Using an LG G7 Snapdragon 845 with a Razer Kishi gamepad and holy crap dudes, this runs amazing!
Played through and completed the first level of Rez with like, one minor lag-skip in the middle of the stage for a second or so then it was fine.
Played Family Guy this morning and there's some minor lag spikes but overall fantastic performance.

This is a Damon-killer. No wonder he was freaking out.


----------



## Gronbar (Dec 5, 2021)

chocoboss said:


> Has someone tested it on snapdragon 732G ? ( Redmi note 10 pro 4G )


On snap 750 (moto g 5g) after tweaking  works ok.
Here's guide im using


----------



## the_randomizer (Dec 5, 2021)

Nerdtendo said:


> I mean to be fair it DOES work better rn. I'm also not sure this is the place to be arguing the morality of using stolen goods



Daemon PS2 is a garbage emulator, let's be honest.


----------



## Nerdtendo (Dec 5, 2021)

the_randomizer said:


> Daemon PS2 is a garbage emulator, let's be honest.


Oh I don't disagree. I'm just saying it works even if it is in the most duct tapey way imaginable


----------



## Tomtani1 (Dec 5, 2021)

This PS2 emulator for android is really good.  I am pleasantly surprised.


----------



## Kioku_Dreams (Dec 5, 2021)

Nerdtendo said:


> Oh I don't disagree.
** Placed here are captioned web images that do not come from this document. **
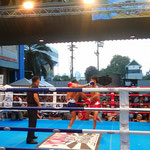 Thaiboxen - Fight Night!!!
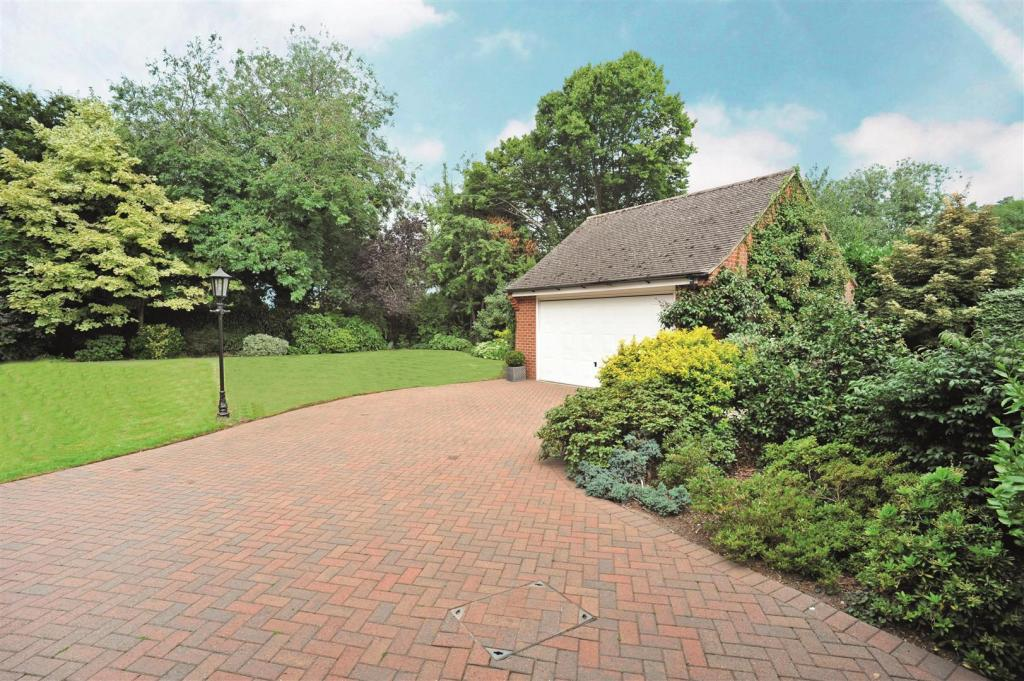 1 Sedlescombe Park f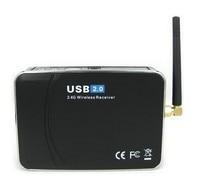 EasyCAP usb 2.0 4-канальный беспроводной приемник + проводной видео захвата / регистрации dvr коробка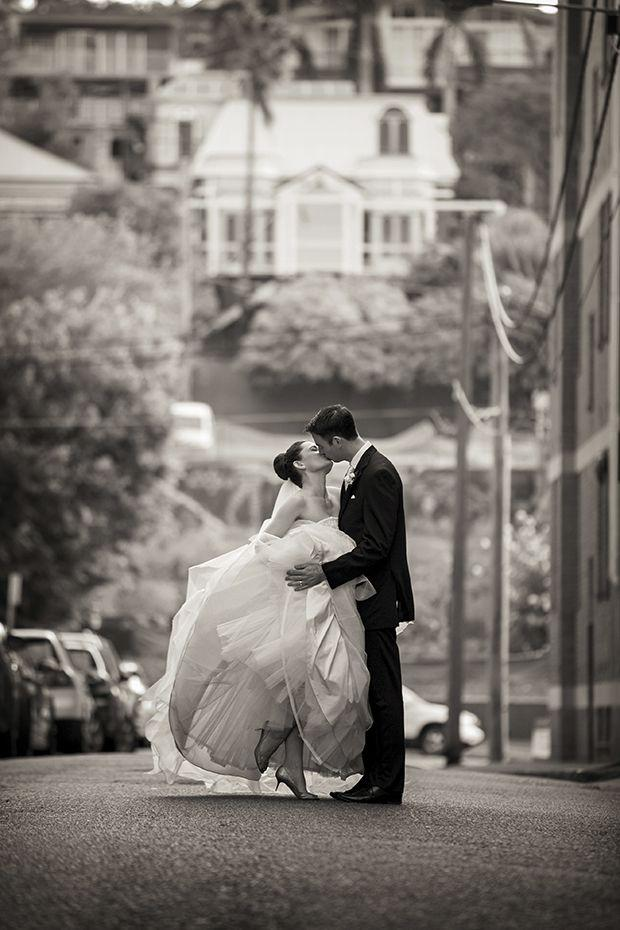 Свадьба - Ballerina Worthy Tulle Gown For A Traditional & Classic Wedding: Rebecca & Scott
I'm just saying it works even if it is in the most duct tapey way imaginable


Sounds like Zsnes. It needs to comeback.


----------



## the_randomizer (Dec 5, 2021)

Nerdtendo said:


> Oh I don't disagree. I'm just saying it works even if it is in the most duct tapey way imaginable



Yeah, I refuse to pay for hacky emulators



Memoir said:


> Sounds like Zsnes. It needs to comeback.



Yeah good luck with that. Zsnes was fine for the time, but it's been fourteen years.


----------



## console (Dec 5, 2021)

Sad for my Dragon Touch MAX10 Plus Tablet is not compatible with this AetherSX2.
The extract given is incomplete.